FIG. 4 is an illustration of a system 400 for obtaining images of a subject and processing the images to produce an output image which is devoid of intensity variations due to 2D features such as colors, graphics and tape, according to an embodiment of the present disclosure. A subject 410 is one or more objects which will be represented in images or sensor data. To continue with the example used throughout this disclosure, the subject 410 could be a collection of boxes on a pallet. However, the subject 410 could be a single object such as a box, or any other plurality of objects. The techniques of the present disclosure will work on any embodiment of the subject 410, and work particularly well when the subject 410 has a relatively planar top surface 412, or any other relatively planar surface where 2D features such as colors, graphics and tape exist which need to be removed from an output image.
FIG. 4 describes one embodiment of the disclosed technique in some detail. The example embodiment of FIG. 4 depicts a scenario where the subject 410 has a horizontal top surface 412 for which an image is needed which is devoid of intensity variations due to 2D features. The placement of lights and camera in FIG. 4 are suitable for a top surface imaging scenario. However, the scenario of FIG. 4 is merely an example to illustrate the disclosed technique. Many other imaging scenarios are possible using the same disclosed techniques—such as imaging vertical side surfaces of a subject, imaging surfaces which are at oblique angles relative to vertical and horizontal directions, etc. Some scenarios involve more than one surface being imaged, more than two light sources, and combinations of output images into a composite. These scenarios are discussed further below. Again, FIG. 4 illustrates one specific, non-limiting example.
A first light 420 and a second light 422 are fixed at different locations directed downward at an oblique angle toward the subject 410. The lights 420/422 should not be directed vertically downward onto the horizontal top surface 412, but rather should have an aiming angle which is between vertical and horizontal. In one embodiment, the lights 420/422 have an elevation angle of 25-45° above horizontal; higher or lower elevation angles are also suitable. In a preferred embodiment, the lights 420/422 each have the same elevation angle above horizontal.
The lights 420/422 must be located in different positions from each other, as the intention is to illuminate the subject 410 differently in different images. In one embodiment, the lights 420/422, when viewed from directly above the subject 410, have positions and aiming vectors which are about 90° apart in the top view. However, other relative positional angles are also suitable—including the lights 420/422 being 180° apart in the top view (directly opposite each other). In one embodiment, the lights 420/422 are light emitting diode (LED) lights, although other types of lights are also suitable.
The workspace where the subject 410 is located will typically have sources of ambient light besides the lights 420/422. The ambient light could be, for example, a combination of artificial lighting (such as fluorescent light fixtures in a warehouse) and natural sunlight. The presence and uncontrollability of ambient light is usually unavoidable, and thus the presently disclosed techniques have been developed to acknowledge this fact and compensate for it, as discussed below.

◆ **Data section**:
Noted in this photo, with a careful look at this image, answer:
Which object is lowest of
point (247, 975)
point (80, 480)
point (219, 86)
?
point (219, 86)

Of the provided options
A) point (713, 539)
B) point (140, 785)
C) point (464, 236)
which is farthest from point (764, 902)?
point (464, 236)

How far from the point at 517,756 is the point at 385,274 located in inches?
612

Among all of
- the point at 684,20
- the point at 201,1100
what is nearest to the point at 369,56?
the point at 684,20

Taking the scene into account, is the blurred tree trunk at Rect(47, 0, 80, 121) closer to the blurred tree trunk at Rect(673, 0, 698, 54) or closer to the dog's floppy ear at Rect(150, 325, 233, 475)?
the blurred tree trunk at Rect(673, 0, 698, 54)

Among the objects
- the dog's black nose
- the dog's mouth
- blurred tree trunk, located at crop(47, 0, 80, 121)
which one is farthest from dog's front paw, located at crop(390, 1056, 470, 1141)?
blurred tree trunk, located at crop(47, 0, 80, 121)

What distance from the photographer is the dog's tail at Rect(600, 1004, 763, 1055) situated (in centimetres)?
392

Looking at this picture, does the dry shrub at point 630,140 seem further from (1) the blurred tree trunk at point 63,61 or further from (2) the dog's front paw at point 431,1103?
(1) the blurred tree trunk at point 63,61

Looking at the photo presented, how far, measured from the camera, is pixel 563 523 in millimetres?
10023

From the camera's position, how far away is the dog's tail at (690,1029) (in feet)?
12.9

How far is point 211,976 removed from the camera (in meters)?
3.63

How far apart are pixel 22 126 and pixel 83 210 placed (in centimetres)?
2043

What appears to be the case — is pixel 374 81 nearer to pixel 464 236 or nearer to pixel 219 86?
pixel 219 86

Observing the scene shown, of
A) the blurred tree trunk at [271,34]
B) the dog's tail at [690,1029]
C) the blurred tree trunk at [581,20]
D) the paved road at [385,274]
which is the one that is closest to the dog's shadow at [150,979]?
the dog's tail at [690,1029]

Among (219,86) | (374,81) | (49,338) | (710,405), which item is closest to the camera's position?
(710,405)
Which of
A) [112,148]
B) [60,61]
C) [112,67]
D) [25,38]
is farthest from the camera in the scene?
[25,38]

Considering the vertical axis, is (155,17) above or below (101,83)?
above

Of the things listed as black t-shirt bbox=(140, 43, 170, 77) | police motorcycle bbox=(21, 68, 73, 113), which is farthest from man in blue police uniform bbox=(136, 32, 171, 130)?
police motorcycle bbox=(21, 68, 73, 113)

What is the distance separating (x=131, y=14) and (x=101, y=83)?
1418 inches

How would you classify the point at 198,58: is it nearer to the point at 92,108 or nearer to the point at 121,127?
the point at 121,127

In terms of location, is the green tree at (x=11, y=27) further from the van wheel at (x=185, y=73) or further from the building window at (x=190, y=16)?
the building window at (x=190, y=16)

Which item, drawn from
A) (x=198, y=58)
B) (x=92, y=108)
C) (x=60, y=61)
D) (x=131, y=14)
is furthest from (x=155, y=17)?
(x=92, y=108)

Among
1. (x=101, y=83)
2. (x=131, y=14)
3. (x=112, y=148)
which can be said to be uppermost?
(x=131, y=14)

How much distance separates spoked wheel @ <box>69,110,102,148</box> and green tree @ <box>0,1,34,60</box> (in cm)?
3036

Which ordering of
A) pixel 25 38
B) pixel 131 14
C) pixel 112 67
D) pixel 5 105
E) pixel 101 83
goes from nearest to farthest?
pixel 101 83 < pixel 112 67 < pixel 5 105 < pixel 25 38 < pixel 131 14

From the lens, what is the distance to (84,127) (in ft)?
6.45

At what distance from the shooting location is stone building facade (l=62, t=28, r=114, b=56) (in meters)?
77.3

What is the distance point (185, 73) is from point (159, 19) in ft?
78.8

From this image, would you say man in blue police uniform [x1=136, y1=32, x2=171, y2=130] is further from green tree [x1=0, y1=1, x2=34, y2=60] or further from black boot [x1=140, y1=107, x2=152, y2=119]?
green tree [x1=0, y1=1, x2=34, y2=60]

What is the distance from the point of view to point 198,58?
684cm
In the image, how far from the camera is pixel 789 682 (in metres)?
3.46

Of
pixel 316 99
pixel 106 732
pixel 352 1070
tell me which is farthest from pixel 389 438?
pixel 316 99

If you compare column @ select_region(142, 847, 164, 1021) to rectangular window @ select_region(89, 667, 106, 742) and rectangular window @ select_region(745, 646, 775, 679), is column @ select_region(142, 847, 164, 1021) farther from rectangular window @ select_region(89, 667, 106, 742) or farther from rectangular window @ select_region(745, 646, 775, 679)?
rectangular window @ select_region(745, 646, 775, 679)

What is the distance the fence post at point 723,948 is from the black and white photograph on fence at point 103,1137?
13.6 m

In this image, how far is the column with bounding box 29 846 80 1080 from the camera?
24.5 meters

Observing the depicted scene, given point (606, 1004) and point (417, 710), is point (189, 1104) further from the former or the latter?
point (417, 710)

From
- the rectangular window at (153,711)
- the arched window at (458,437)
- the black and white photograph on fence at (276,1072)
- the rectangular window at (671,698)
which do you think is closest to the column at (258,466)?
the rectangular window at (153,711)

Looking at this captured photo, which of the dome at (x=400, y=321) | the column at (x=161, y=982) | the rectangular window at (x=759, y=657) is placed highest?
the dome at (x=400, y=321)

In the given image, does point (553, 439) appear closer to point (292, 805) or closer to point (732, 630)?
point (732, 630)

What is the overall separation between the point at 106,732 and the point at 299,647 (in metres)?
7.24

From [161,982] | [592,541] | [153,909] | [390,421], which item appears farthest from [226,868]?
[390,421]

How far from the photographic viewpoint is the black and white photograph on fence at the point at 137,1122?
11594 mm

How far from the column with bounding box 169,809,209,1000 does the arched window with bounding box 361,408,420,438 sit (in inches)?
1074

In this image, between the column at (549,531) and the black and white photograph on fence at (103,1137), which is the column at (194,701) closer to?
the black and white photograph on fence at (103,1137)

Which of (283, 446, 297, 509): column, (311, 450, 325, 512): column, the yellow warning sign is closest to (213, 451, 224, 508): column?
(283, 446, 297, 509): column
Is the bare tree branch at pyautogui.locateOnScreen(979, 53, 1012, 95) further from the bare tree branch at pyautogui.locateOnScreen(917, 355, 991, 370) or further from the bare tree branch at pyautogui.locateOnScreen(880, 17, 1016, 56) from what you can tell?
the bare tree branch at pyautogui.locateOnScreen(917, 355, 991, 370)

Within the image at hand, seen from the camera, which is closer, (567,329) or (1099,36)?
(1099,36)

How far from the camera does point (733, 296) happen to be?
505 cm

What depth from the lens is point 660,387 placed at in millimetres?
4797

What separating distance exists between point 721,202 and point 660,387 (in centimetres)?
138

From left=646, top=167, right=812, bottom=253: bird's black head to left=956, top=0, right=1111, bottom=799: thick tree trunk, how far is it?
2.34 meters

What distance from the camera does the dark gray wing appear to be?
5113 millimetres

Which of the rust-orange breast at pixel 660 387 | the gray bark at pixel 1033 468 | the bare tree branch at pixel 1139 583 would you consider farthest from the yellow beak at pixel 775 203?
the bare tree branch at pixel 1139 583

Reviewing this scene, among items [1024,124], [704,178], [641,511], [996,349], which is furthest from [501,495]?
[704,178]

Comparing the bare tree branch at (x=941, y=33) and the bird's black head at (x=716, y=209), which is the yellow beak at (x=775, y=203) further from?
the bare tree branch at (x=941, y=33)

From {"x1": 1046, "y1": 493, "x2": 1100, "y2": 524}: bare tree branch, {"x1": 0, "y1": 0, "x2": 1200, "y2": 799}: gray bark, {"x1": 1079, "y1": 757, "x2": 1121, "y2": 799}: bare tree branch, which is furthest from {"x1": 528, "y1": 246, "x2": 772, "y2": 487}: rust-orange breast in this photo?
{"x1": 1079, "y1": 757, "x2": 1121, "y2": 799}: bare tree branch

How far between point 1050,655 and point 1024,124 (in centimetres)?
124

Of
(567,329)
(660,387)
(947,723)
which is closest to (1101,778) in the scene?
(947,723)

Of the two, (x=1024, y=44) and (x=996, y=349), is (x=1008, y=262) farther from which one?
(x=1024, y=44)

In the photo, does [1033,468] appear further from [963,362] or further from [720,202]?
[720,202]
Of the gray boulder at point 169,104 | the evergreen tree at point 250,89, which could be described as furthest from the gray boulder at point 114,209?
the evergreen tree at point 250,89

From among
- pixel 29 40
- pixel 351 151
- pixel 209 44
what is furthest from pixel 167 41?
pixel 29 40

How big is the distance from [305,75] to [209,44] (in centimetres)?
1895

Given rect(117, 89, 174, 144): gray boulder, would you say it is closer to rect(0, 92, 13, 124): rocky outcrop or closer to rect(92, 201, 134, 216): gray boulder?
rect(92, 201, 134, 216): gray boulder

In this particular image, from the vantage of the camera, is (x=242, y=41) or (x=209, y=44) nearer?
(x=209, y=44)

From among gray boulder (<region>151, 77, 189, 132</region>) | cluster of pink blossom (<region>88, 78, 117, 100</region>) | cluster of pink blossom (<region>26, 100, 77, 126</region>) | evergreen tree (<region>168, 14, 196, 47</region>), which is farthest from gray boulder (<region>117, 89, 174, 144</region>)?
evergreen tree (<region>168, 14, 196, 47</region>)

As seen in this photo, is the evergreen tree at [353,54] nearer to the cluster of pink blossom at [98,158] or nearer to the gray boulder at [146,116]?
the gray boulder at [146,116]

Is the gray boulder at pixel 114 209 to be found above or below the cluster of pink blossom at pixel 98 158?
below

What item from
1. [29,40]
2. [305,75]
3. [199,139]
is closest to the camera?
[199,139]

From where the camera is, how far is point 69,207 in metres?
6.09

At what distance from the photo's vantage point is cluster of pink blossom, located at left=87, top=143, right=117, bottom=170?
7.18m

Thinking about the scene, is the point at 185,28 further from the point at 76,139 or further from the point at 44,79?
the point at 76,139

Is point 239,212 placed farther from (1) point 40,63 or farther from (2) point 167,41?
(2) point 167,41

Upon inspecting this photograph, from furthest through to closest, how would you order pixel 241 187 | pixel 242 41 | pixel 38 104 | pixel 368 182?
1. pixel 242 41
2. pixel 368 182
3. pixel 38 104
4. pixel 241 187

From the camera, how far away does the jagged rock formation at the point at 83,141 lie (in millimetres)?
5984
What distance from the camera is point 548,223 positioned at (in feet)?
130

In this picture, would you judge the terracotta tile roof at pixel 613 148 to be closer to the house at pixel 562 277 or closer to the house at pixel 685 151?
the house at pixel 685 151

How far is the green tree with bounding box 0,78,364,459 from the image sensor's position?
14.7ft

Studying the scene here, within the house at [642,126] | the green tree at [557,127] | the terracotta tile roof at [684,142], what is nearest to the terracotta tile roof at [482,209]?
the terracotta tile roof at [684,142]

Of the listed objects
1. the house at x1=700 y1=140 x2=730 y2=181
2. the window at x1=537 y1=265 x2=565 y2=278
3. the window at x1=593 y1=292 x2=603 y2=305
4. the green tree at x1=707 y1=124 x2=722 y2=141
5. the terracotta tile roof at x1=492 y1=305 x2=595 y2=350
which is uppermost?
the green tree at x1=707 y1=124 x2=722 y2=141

◆ **Challenge 1**: Rewrite the FIG. 4 imaging system text, everything from "The lights 420/422 must" down to "lights are also suitable.", and swap "top view" for "overhead view".
◆ **Challenge 2**: In the FIG. 4 imaging system text, what elevation angle above horizontal do the lights have in one embodiment?

◆ **Written answer 1**:
The lights 420/422 must be located in different positions from each other, as the intention is to illuminate the subject 410 differently in different images. In one embodiment, the lights 420/422, when viewed from directly above the subject 410, have positions and aiming vectors which are about 90° apart in the overhead view. However, other relative positional angles are also suitable—including the lights 420/422 being 180° apart in the overhead view (directly opposite each other). In one embodiment, the lights 420/422 are light emitting diode (LED) lights, although other types of lights are also suitable.

◆ **Written answer 2**: 25-45° above horizontal.